**PODANY TEKST:**
Drogi Czytelniku, na wstępie muszę Cię ostrzec, iż w tym artykule nie znajdziesz gotowych planów, rozpisek, powielanych schematów itd.
Moim celem będzie przekazanie Tobie zasad, reguł oraz podstaw merytoryki tworzenia planów w kalistenice, abyś mógł samodzielnie modyfikować swój plan, dostosowując go do poziomu na jakim obecnie się znajdujesz. Co więcej, skupię się również na podstawowych błędach jakie popełniają osoby, które zaczynają swoją przygodę z kalisteniką, a które mogą nieść za sobą bardzo poważne konsekwencje w przyszłości.

**POLECENIE 1:**
Przepisz w całości tekst o tworzeniu planów treningowych w kalistenice, bez żadnych zmian.

**WPISY:**
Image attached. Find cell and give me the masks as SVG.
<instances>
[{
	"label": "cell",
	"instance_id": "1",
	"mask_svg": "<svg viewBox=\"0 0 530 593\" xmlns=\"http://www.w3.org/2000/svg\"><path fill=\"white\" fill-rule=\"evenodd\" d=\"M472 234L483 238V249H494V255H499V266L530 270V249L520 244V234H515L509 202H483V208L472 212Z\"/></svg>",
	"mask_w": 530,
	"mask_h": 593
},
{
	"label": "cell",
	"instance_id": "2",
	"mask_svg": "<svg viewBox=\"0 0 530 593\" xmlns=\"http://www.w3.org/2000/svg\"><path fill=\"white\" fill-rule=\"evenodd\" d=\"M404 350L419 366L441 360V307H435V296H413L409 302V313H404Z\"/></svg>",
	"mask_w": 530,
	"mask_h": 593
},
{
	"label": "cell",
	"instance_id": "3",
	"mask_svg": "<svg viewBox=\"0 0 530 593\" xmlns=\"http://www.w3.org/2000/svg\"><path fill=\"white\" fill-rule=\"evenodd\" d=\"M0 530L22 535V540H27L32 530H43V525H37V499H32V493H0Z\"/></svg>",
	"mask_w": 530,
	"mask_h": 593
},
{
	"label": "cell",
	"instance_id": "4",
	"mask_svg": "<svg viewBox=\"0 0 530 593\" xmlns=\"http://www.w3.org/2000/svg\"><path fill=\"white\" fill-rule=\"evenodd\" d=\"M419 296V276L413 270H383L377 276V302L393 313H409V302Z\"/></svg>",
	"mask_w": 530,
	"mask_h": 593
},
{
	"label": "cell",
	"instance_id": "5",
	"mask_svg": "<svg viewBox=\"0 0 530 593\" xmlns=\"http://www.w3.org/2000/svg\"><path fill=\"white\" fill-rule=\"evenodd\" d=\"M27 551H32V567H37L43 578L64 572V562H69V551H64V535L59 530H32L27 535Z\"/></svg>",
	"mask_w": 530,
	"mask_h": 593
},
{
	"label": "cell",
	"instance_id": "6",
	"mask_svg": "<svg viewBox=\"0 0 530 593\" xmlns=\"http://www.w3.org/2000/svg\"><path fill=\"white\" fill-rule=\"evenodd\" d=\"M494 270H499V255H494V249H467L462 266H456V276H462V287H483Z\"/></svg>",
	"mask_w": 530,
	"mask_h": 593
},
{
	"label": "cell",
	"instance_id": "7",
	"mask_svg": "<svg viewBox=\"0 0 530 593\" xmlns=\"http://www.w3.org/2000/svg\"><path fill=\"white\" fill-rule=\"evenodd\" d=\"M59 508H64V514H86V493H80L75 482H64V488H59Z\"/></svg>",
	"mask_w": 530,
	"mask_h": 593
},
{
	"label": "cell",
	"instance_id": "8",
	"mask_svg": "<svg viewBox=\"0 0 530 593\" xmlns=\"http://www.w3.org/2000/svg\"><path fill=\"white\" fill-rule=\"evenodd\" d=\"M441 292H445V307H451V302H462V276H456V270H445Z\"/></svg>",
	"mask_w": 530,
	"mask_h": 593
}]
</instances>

**POLECENIE 2:**
Podaj ponownie wiersze wpisów od pierwszego aż do tego z „234L483 238V249H494V255H499V266L530 270V249L520” włącznie, zamieniając w nich „label” na „category”. Reszta ma pozostać bez zmian.

**POPRAWNA ODPOWIEDŹ 1:**
Drogi Czytelniku, na wstępie muszę Cię ostrzec, iż w tym artykule nie znajdziesz gotowych planów, rozpisek, powielanych schematów itd.
Moim celem będzie przekazanie Tobie zasad, reguł oraz podstaw merytoryki tworzenia planów w kalistenice, abyś mógł samodzielnie modyfikować swój plan, dostosowując go do poziomu na jakim obecnie się znajdujesz. Co więcej, skupię się również na podstawowych błędach jakie popełniają osoby, które zaczynają swoją przygodę z kalisteniką, a które mogą nieść za sobą bardzo poważne konsekwencje w przyszłości.

**POPRAWNA ODPOWIEDŹ 2:**
Image attached. Find cell and give me the masks as SVG.
<instances>
[{
	"category": "cell",
	"instance_id": "1",
	"mask_svg": "<svg viewBox=\"0 0 530 593\" xmlns=\"http://www.w3.org/2000/svg\"><path fill=\"white\" fill-rule=\"evenodd\" d=\"M472 234L483 238V249H494V255H499V266L530 270V249L520 244V234H515L509 202H483V208L472 212Z\"/></svg>",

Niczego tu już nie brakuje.